Набор заданий:
1) Согласуются ли с текстом для чтения утверждения (а), (б) и (в)? Ответьте «да» или «нет» и подтвердите каждый ответ точной цитатой.
(а) В приведённых примерах негативно оцениваются поступки, не соответствующие традиционным представлениям о личной жизни.
(б) Словоформа «один» рядом с «там» употребляется в значении «определённый, важный».
(в) Пример с соловьями и цветочками взят из рассказа А. Чехова «Убийство».
2) Какие оппозиции-номинации названы в тексте для чтения как примеры из работы Т.В. Маркеловой?
3) Почему, согласно тексту для чтения, словоформа «один» рядом с «там» усиливает невысокую оценку? Ответьте в одном–трёх предложениях.

Текст для чтения:
========================================
Коннотативное значение «там» может содержать субъективную оценку, которая согласуется с тем же значением рематического центра: А с однем проездила все имушшество, она там голенька приехала; А у ей муж был, она давай крутить с однем там парнем; Девка кака хороша-то была. А потом за её каку-то подобрал там толсту.
Основное сообщение сопровождается негативной оценкой человеческих поступков, не укладывающихся в традиционные (= правильные) представления об устройстве личной жизни в данном коллективе. Отрицательно оцениваются действия людей, которые не хранят собственное достоинство, верность супругу, непостоянны в отношениях с другими людьми и т.п. Отстранение, порожденное негативным отношением к предмету и выражаемое в речи знаком «там», сопровождается словоформой «один» (вариант: «какой-то») в значении «неопределенный, малозначительный», что способствует, полагаем, усилению степени невысокой оценки.
Т.В. Маркелова пишет о врожденности оценочного смысла, зафиксированного в психической сфере личности положительных и отрицательных эмоций в различных оппозициях-номинациях (вкус-безвкусица, зрячий-слепой, аромат-смрад и т.п.), «формирующих бессознательное и сознательное отношение к действительности, мотивирующих поступки, ориентирующих «добро» и «зло» на вырабатывающую социальной природой общественного устройства «шкалу оценок», оценочный стереотип, существующий в сознании говорящего» [8, с.67].
А.Б. Пеньковский обращает внимание на особую функциональную нагрузку указателя «там» в сочинительном ряду однородных членов в примерах типа: В книжках пишут: весна, птицы поют, солнце заходит, а что тут приятного? Птица и есть птица и больше ничего. Я люблю хорошее общество, чтоб людей послушать <…>, а эти там соловьи или цветочки – бог с ними (А. Чехов. Убийство)» (подчеркнуто нами - Н.К.) [5, с.80].
========================================
Извлечённые записи:
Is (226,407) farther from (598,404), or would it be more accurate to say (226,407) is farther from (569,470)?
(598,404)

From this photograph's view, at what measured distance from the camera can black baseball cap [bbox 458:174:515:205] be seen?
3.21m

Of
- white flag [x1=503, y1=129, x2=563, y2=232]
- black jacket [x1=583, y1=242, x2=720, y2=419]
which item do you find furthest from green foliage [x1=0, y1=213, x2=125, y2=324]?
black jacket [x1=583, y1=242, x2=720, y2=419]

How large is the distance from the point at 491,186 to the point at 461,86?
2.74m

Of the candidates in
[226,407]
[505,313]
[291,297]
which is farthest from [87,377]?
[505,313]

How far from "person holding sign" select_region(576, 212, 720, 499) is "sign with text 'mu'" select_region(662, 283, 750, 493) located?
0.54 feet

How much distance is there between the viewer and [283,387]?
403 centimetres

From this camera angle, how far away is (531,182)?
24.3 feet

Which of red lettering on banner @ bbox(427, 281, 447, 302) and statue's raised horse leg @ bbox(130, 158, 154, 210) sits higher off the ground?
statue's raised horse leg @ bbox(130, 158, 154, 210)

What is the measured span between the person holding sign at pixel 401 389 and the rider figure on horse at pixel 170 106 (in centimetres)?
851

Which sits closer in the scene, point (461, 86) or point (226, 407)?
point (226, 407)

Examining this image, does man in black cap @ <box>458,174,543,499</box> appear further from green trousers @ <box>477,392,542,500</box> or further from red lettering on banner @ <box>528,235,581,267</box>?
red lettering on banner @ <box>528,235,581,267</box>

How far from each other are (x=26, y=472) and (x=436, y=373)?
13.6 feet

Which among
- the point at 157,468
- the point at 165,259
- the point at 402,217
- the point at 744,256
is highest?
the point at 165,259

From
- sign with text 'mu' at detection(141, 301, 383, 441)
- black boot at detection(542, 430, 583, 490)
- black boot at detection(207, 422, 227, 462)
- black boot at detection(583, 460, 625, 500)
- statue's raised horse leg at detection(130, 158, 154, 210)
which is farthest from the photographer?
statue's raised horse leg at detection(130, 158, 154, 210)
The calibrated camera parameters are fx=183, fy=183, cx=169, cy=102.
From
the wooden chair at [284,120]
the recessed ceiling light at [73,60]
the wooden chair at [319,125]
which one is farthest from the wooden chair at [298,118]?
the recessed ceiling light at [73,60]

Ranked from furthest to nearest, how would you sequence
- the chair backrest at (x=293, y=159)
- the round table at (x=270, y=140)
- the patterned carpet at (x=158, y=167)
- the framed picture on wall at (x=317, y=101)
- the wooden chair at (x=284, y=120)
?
========================================
Ответы к заданиям:
1)
(а) Да: «Основное сообщение сопровождается негативной оценкой человеческих поступков, не укладывающихся в традиционные (= правильные) представления об устройстве личной жизни в данном коллективе».
(б) Нет: «сопровождается словоформой «один» (вариант: «какой-то») в значении «неопределенный, малозначительный»».
(в) Да: «(А. Чехов. Убийство)».

2) Вкус-безвкусица, зрячий-слепой, аромат-смрад.

3) Словоформа «один» (или «какой-то») употребляется здесь в значении «неопределенный, малозначительный». Знак «там» уже выражает отстранение, порождённое негативным отношением к предмету, а это значение, по мнению автора, усиливает степень невысокой оценки.